In den Jahren, die er im Heiligen Land verbracht hatte, hatte er sich ein Bild von seiner künftigen Braut gemacht, das von ganz bestimmten Hoffnungen geprägt war. Viele -zu viele - Jahre hatte er kämpfend zugebracht, hatte eine Schlacht nach der anderen geschlagen und in schäbigen Zelten gehaust, durch die der Regen ebenso gedrungen war wie die Kälte der Nacht.
Es hatte als großes Abenteuer begonnen. Paen hatte den Gemeinschaftsgeist genossen, der ihn mit seinen englischen Mitstreitern verbunden hatte. Doch als Kampf auf Kampf folgte, ein Mann nach dem anderen an seiner Seite fiel und er knietief durch Blut und Tod watete, schmeckte das große Abenteuer zunehmend schal.
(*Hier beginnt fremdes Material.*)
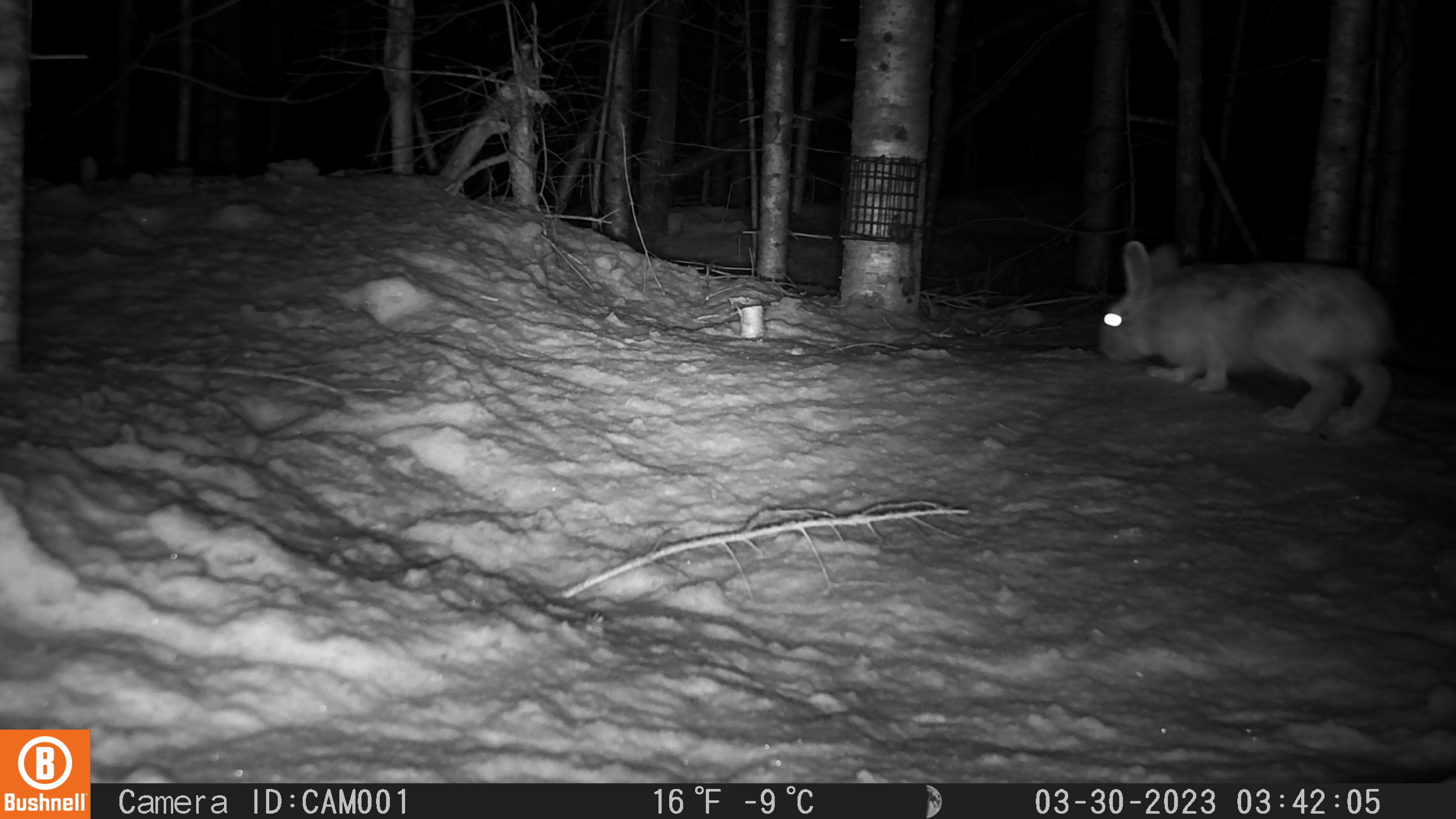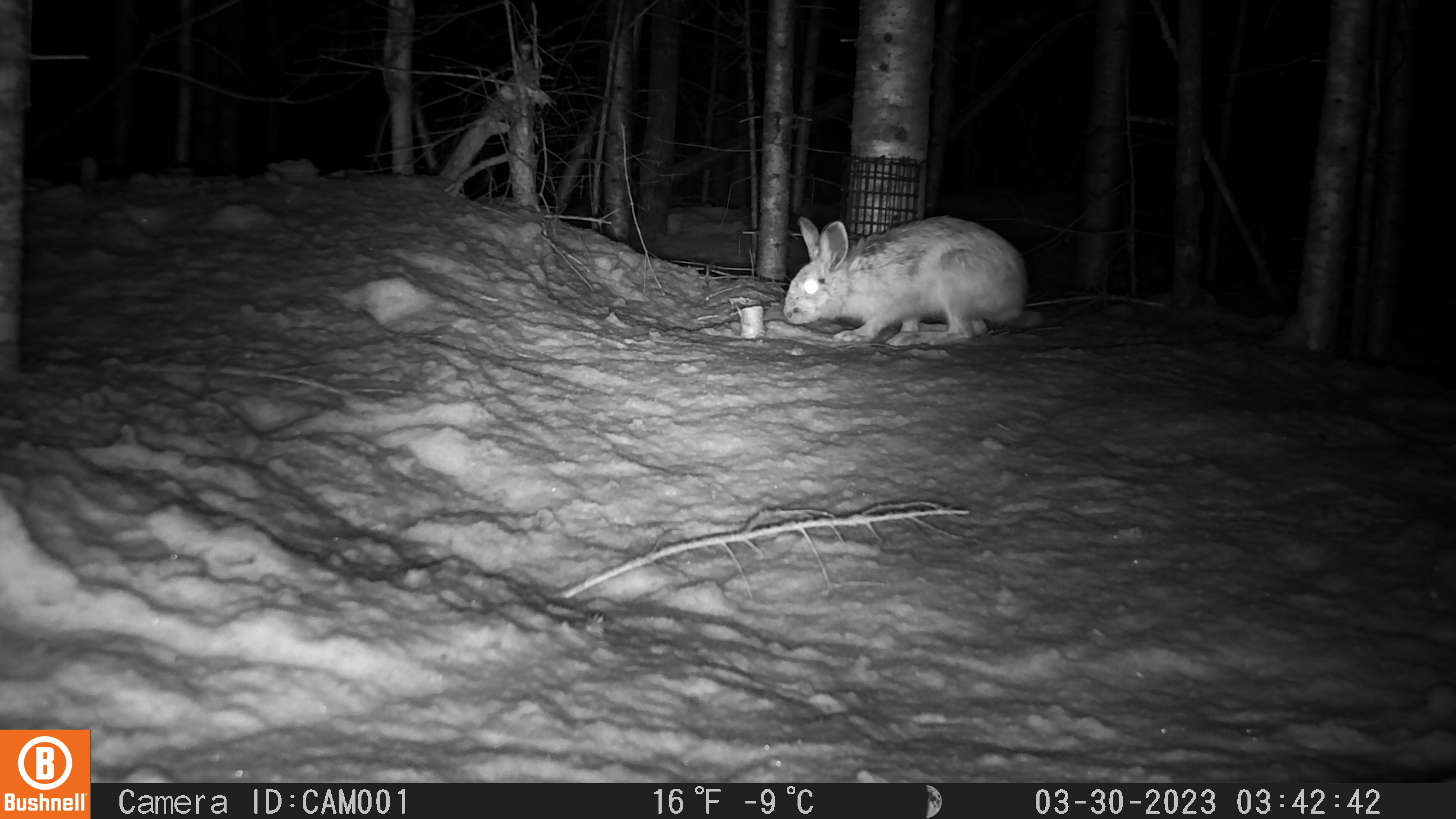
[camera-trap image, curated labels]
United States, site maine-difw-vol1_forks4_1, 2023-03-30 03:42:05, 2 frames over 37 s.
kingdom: Animalia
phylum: Chordata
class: Mammalia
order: Lagomorpha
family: Leporidae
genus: Lepus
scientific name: Lepus americanus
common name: snowshoe hare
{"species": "snowshoe hare (Lepus americanus)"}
Mit einem Mal sehnte er sich nach dem Luxus eines trockenen Betts, eines warmen Kaminfeuers und dem weichen Busen eines braven Eheweibs, auf dem er sein müdes Haupt betten konnte. Nur seine Königstreue und der Wunsch, über seinen jüngeren Bruder Adam zu wachen, der ihm in die Schlacht gefolgt war und sich seinen Eifer tapfer bewahrte, hielten Paen davon ab, dem Krieg den Rücken zu kehren. Als Adam starb, die Brust durchbohrt von einem Sarazenenschwert, verlor Paen endgültig die Lust am Kämpfen. König Richard schien dies zu spüren, denn er gewährte ihm die Gunst, die Nachricht von seines Bruders Tod persönlich zu überbringen - und deutete an, dass Paen vielleicht anschließend gern seine Hochzeit in die Wege leiten wolle. Paen hatte sich umgehend mit der traurigen Botschaft nach Hause aufgemacht. Und nachdem er eine Weile getrauert hatte, hatte er angekündigt, seine Verlobte holen zu wollen.
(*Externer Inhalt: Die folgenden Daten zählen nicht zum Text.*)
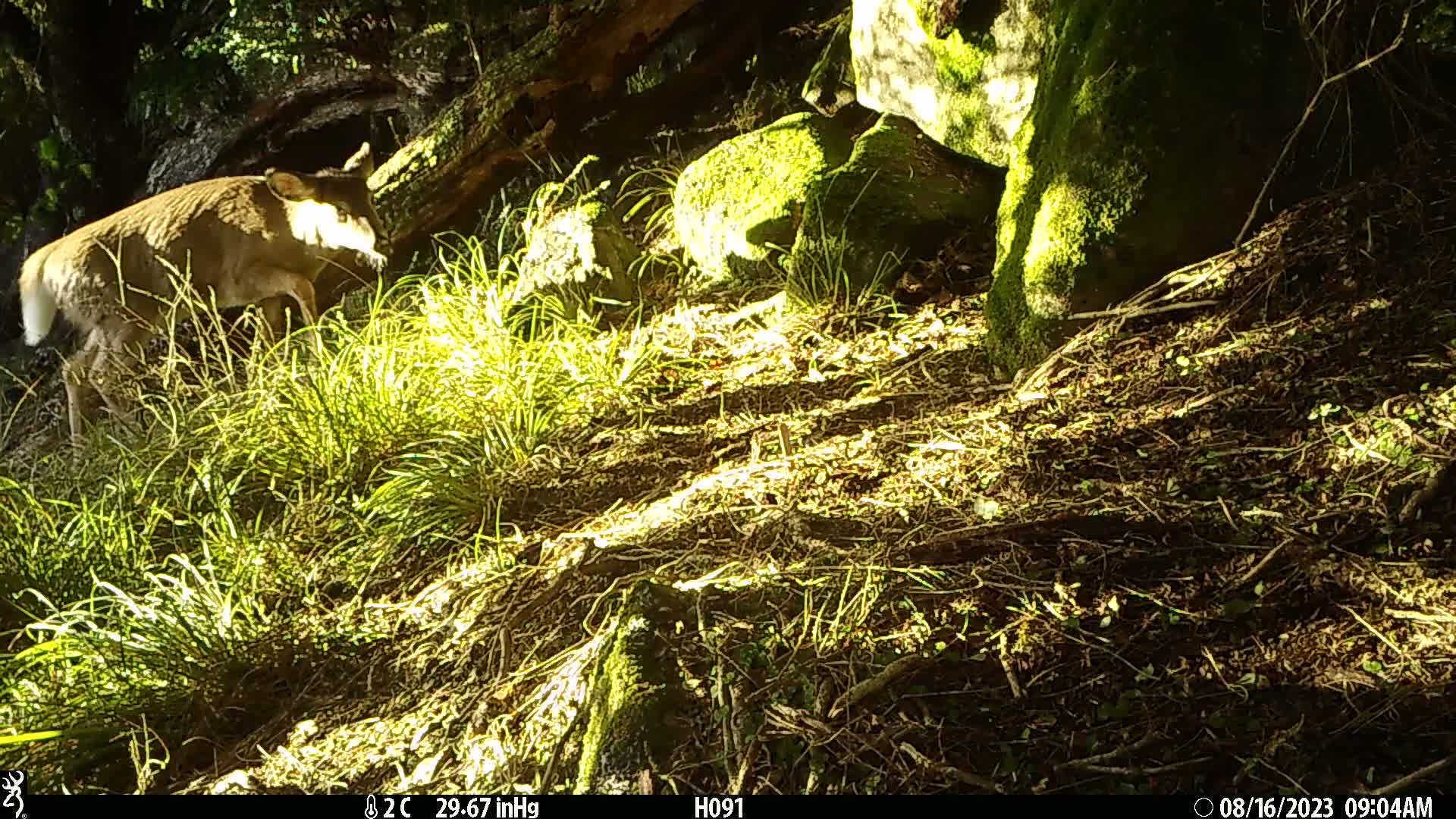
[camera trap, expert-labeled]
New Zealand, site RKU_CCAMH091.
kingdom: Animalia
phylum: Chordata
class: Mammalia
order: Artiodactyla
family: Cervidae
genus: Odocoileus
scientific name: Odocoileus virginianus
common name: white-tailed deer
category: white tailed deer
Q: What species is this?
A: White tailed deer (white-tailed deer) (Odocoileus virginianus).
Die ganze Zeit über hatte er gehofft, ja gar erwartet, dass seine Braut angenehm füllig und kräftig sein werde - dass sie eine Frau sei, die er im Bett nicht erdrücken würde und deren volle, weiche Brüste seinem Kopf in kalten Winternächten als Kissen dienten.
„Ohh.“
Das Stöhnen verscheuchte Paens Gedanken. Seine Braut kam zu sich, vermutlich belebt von der frischen Brise, die ihr um die Nase wehte. Als sie den Kopf hob und Paen matt ansah, versuchte er sie in eine aufrechtere Haltung zu hieven, doch noch immer war sie unbiegsam wie ein Brett.
Zeit, über diesen Umstand nachzugrübeln, blieb ihm keine, denn Avelyn Straughton begann sich zu wehren. Was geschönt ausgedrückt war - da sie um die Taille herum steif war, beschränkte sich ihre Gegenwehr darauf, den Kopf hin- und herzurucken und mit den Unterschenkeln zu rudern.
„Bitte lasst mich hinunter!“ Sie war außer Atem und genierte sich offenbar furchtbar wegen der ganzen leidigen Angelegenheit.